Requirement 2: Actionable Record (Incident/Case Management)

Create an actionable record inside Datadog with clear contextual information to drive next steps. (Incident Management or Case Management)

Monitors are configured to automatically create incidents with comprehensive context when triggered.

Monitor-to-Incident Flow

Each monitor in infra/datadog/monitors.json includes structured alert messages:

{
  "name": "AI Agent Fleet - Security Violation Spike",
  "message": "## Summary\nSecurity validation failures detected across AI agent fleet.\n\n## Impact\n- Potential prompt injection or attack attempts\n- Security policy enforcement active\n\n## What Triggered\n- Monitor: Fleet Security Violation Spike\n- Window: Last 5 minutes\n- Threshold: violations > 3\n- Violation count: {{value}}\n\n## Next Actions\n- [ ] Review blocked requests immediately\n- [ ] Check for attack patterns\n- [ ] Verify security validator rules\n\n@ops-oncall @security-team"
}

Notification Channels

Monitor Type Notification Channels
Security Violations @ops-oncall @security-team
PII Detection @ops-oncall @privacy-team
Quality Issues @ops-oncall @ml-team
Approval Backlog @ops-oncall @approval-team

Requirement 3: Vertex AI or Gemini as Model Host

Applications must leverage Vertex AI or Gemini as the model host.

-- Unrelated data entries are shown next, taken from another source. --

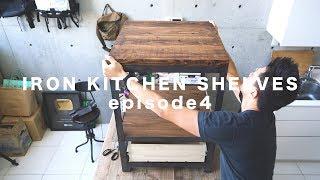 [DIY] Iron Kitchen shelves ep.4 ☆ アイアンシェルフ その4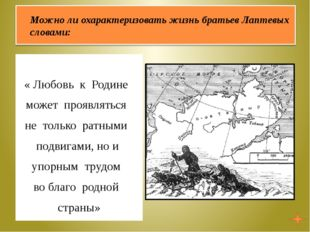 Домашнее задание Напишите сообщение о П.Л.Капице и Н.И. Семенове (Кто они так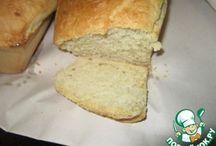 Хочу кушать. Хлеб.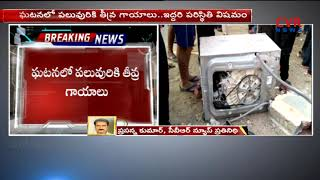 LPG Gas Cylinder Blast In Kapra | CVR News - CVRNEWSOFFICIAL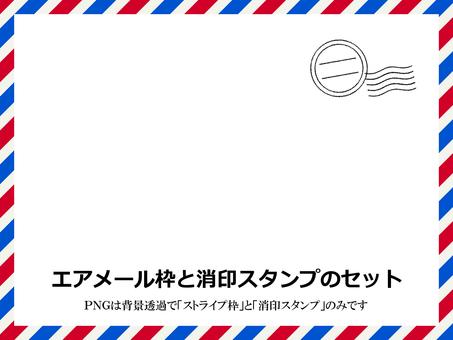 Air mail frame postmark stamp frame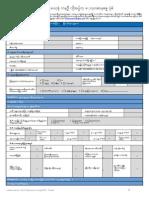 Initial Rapid Assessment Form OCHA MMR 06Aug2015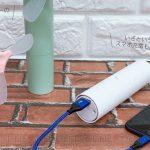 ピンチの時にお役立ち! 充電機能付きポータブルスリムファン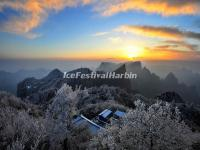 Tianmen Mountain Winter Scenery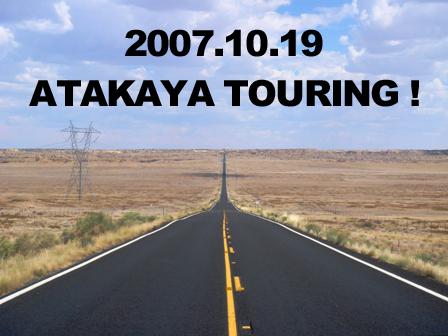 2007ATAKAYA TOURING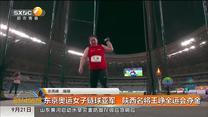 东京奥运女子链球亚军  陕西名将王峥全运会夺金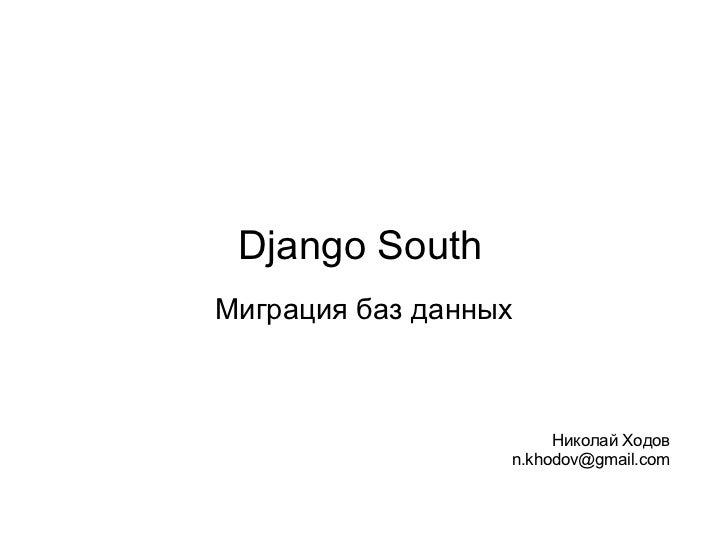Django South Миграция баз данных Николай Ходов [email_address]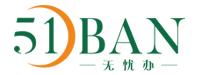 51办logo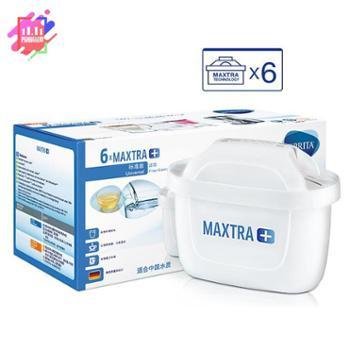 BRITA(碧然德)6枚装滤芯 过滤净水器家用滤水壶Maxtra标准版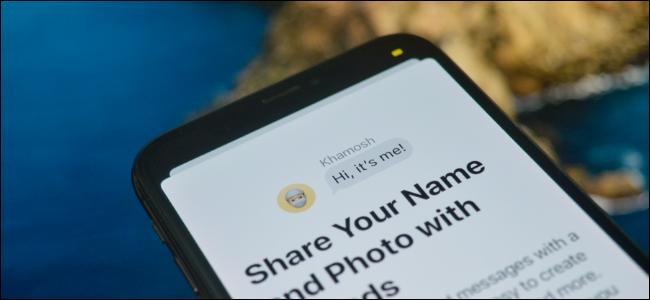 مستخدم iPhone إنشاء ملف تعريف iMessage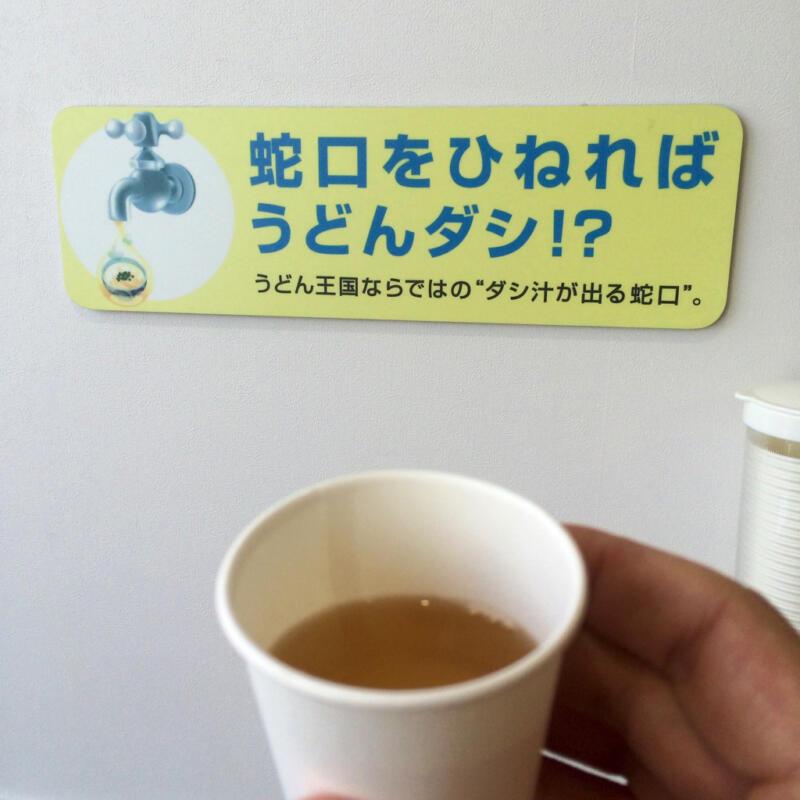 IMG_5573takamatsu airport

All three agents use Google Gemini via Vertex AI.

Client Initialisation Pattern

# sas_generator/workflow.py
def get_genai_client() -> genai.Client:
    return genai.Client(
        vertexai=True,
        project=settings.gcp_project_id,
        location=settings.gcp_location,
    )

Models Used Across Fleet

Service Model Use Case
ops-assistant gemini-1.5-flash Intent classification, synthesis
sas-generator gemini-2.0-flash-exp SAS code generation, quality evaluation
dashboard-enhancer gemini-2.0-flash-001 Widget design, domain evaluation

Dashboard Evidence

LLM and Workflow Calls

Widget Metric
Gemini LLM Calls Over Time sum:trace.google_genai.request.hits{*}.as_count()
Gemini LLM Latency (avg vs P95) avg:trace.google_genai.request{*} / p95:trace.google_genai.request{*}

Requirement 4: Telemetry Data Reporting

Report your application telemetry data to Datadog (e.g., LLM observability signals, APM, logs, infrastructure metrics, RUM, etc.)

The application implements a comprehensive multi-layer observability strategy.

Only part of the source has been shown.